I had read something of Sherman Alexie’s in my Gay & Lesbian Lit class in college (The Toughest Indian in the World), and I remembered liking it but not being floored. My professor casually suggested that we check this writer out because he has a unique perspective. It is only because of an upcoming young adult trivia night that I picked up this book for my yet unnamed team.
The Absolutely True Diary of Part-Time Indian wasted no time in getting started. Readers are hit with a rough and sudden view of the narrator’s self-image and the daily tragedies of living on the rez. These descriptions are relayed factually and without any degree of pity or sorrow, and with doodles by our narrator Junior, and I was glad this book was so well paced we were informed of a backstory and moved forward pretty quickly. There is nothing I hate more than a sob-story of a book with a sad sack narrator (Here’s looking at you, Oscar Wao). We meet Junior, his parents that are introduced by a loving son (and about whom we gradually learn some pretty ugly things), his grandmother and his best friend Rowdy. We also meet some anonymous bullies and some that get names but no real identities, in 30-year-old scumbags beating up on a 14-year-old kid.
We also briefly meet the pivotal teacher Mr. P., who is a white teacher on the reservation who taught Alexie’s parents (with the same textbooks used today) and his sister. We also learn of the heinous motivations of the white teachers who work on the reservation, whose aim is to beat the Indian out of students and encourage them to give up. A very remorseful and bandaged Mr. P. tells Junior what everyone thinks and what he needs to here: Get out of here, you deserve better.
Bravely, Junior asks to transfer to a better school, off reservation, chock full of rich white kids who don’t seem to fight by the same rules as the Spokane. The book follows a very hopeful, smart, courageous Junior (now called by his given name Arnold) through being the new kid, being an outsider, and exploring, tearfully but endearingly, what it’s like to break the pattern.
…Plus a bunch of crazy stuff happens in very few pages, starting on page 154.
Native American Writers
Aside from Sherman Alexie, we don’t seem to have a great pool of literature to draw upon. The only other such writer I can think of is John Twelve Hawks, whose The Traveler was highly recommended to me. If anyone reading can think of some other good Native American authors, please let me know in the comments!

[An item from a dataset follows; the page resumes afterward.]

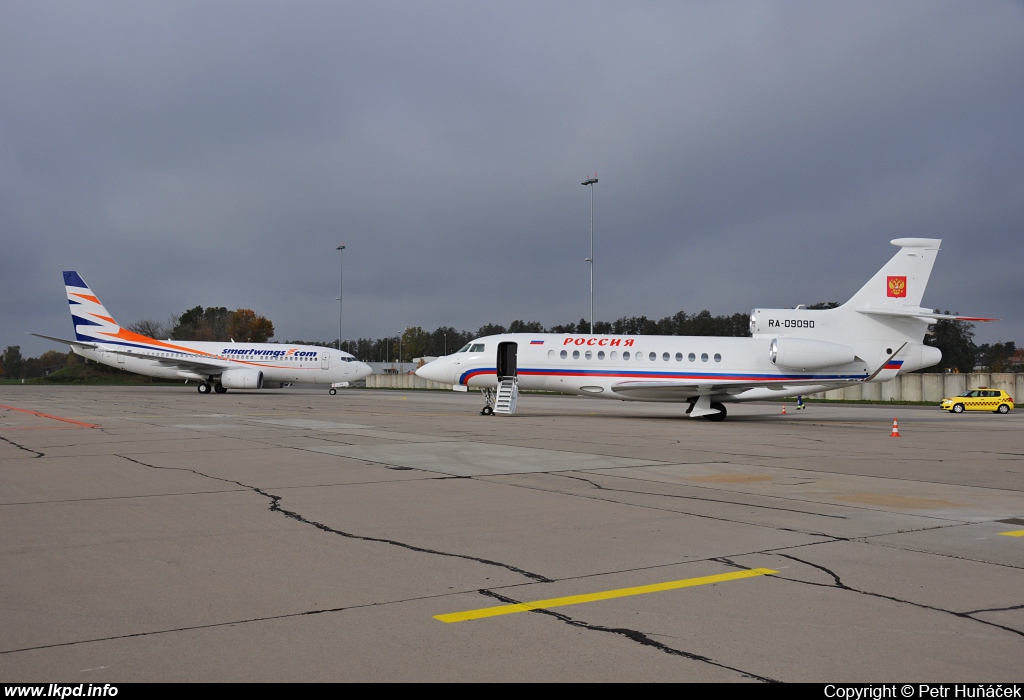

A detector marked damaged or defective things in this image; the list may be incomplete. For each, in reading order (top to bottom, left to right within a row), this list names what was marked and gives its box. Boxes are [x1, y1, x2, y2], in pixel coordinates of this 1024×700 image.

crack in pavement [114, 450, 552, 581]
cracked concrete tarmac [0, 384, 1019, 679]
crack in pavement [475, 589, 778, 679]
crack in pavement [778, 552, 1019, 638]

This book took me about 2 hours to read, and I am a slow reader. It is worth reading. There is a lot more to say than what is here, and the novel breezes by swiftly. The narrator is likable and you know, without him stating it outright, that he is in a constant struggle of individual vs. community, and that he is employing his only strategy of one step, one mile, one day, one ray of hope at a time. I give it a 4 out of 5.